Strong Points: This book has a definite objective: Give the reader a clear understanding of everything about the Tabernacle. In this objective, it has remarkable success. The reader will not be disappointed with the quality of the diagrams and illustrations and will be very pleased with the range of topics covered in this short book. The book is also surprising in its abundance of incredibly profound and fascinating insights into the symbols of the Tabernacle and ancient observances, and their connection to Christ. If someone is looking for literature that will explain everything they need to know about the Tabernacle, they really need look no further.

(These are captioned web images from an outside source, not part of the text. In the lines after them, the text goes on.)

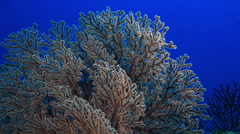 Coral in the Andaman Sea, underwater Stock Footage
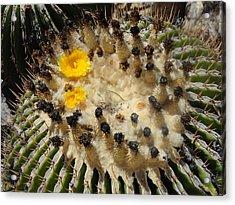 Giving Birth Barrel Cactus Yellow Flowers Acrylic Print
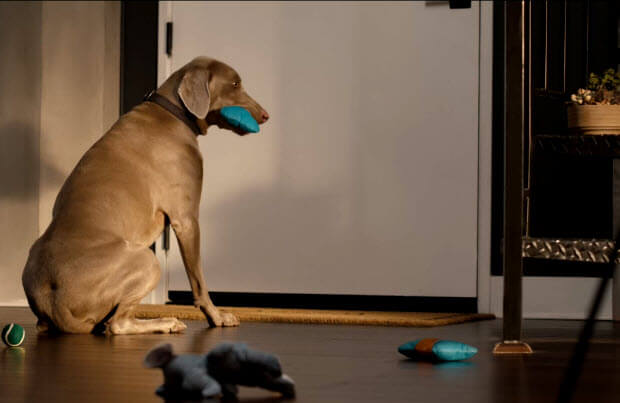 dog-you-coming-home-3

Weak Points: One thing that will be troubling for the Latter-day Saint is the book’s use of the unfamiliar New International Version (NIV) of the Bible, instead of the authorized King James Version with its beautiful poetic rendering of the text. It seems to detract from an otherwise beautiful presentation. Also, the book sometimes seems to be written a little too simply sometimes, but I suppose if they want to appeal to junior high and high school kids as part of their audience, this may be the reason why. Despite this, there were some points where I thought additional explanation would have been helpful, and I sometimes had unanswered questions. There were a few typos, which marred the presentation of the book, but not too many. Of course, the biggest problem with the book is that it was written from a Protestant Christian perspective, and not a Latter-day Saint perspective, which resulted in some doctrinal inaccuracies in certain places.

Interesting: 5/5

Must Read: 3.5/5

Overall: 4/5

Pages: 115

Selected Quote: “When Adam and Eve rebelled against God in the Garden of Eden, God expelled them from the garden and placed cherubim to guard the entrance. God’s presence was in the garden. Because of sin, humans had become contaminated, impure. The cherubim guarded God’s holiness and the tree of life. Humans no longer had access to the garden.
“The Tabernacle tent had two rooms: the larger, the Holy Place, was the place of worship, guidance, and covenant. The smaller room was the Most Holy Place – also known as the Holy of Holies. It was in this room that God’s presence dwelt.
“A veil divided the two rooms. Although priests ministered daily in the Holy Place, only the high priest could enter the Most Holy Place once a year on the Day of Atonement. The veil was a large curtain made of the finest twisted linen in costly blue, scarlet, and purple dye. It was skillfully crafted with representations of cherubim upon it….
“God’s special presence was no longer in the garden – rather, it was in the Tabernacle itself! The Most Holy Place, then, represented a memory of what humans lost because of sin, and a hope for what humans could expect with God’s plan: living in the presence of God as the Creator intended from the beginning.” (p. 72).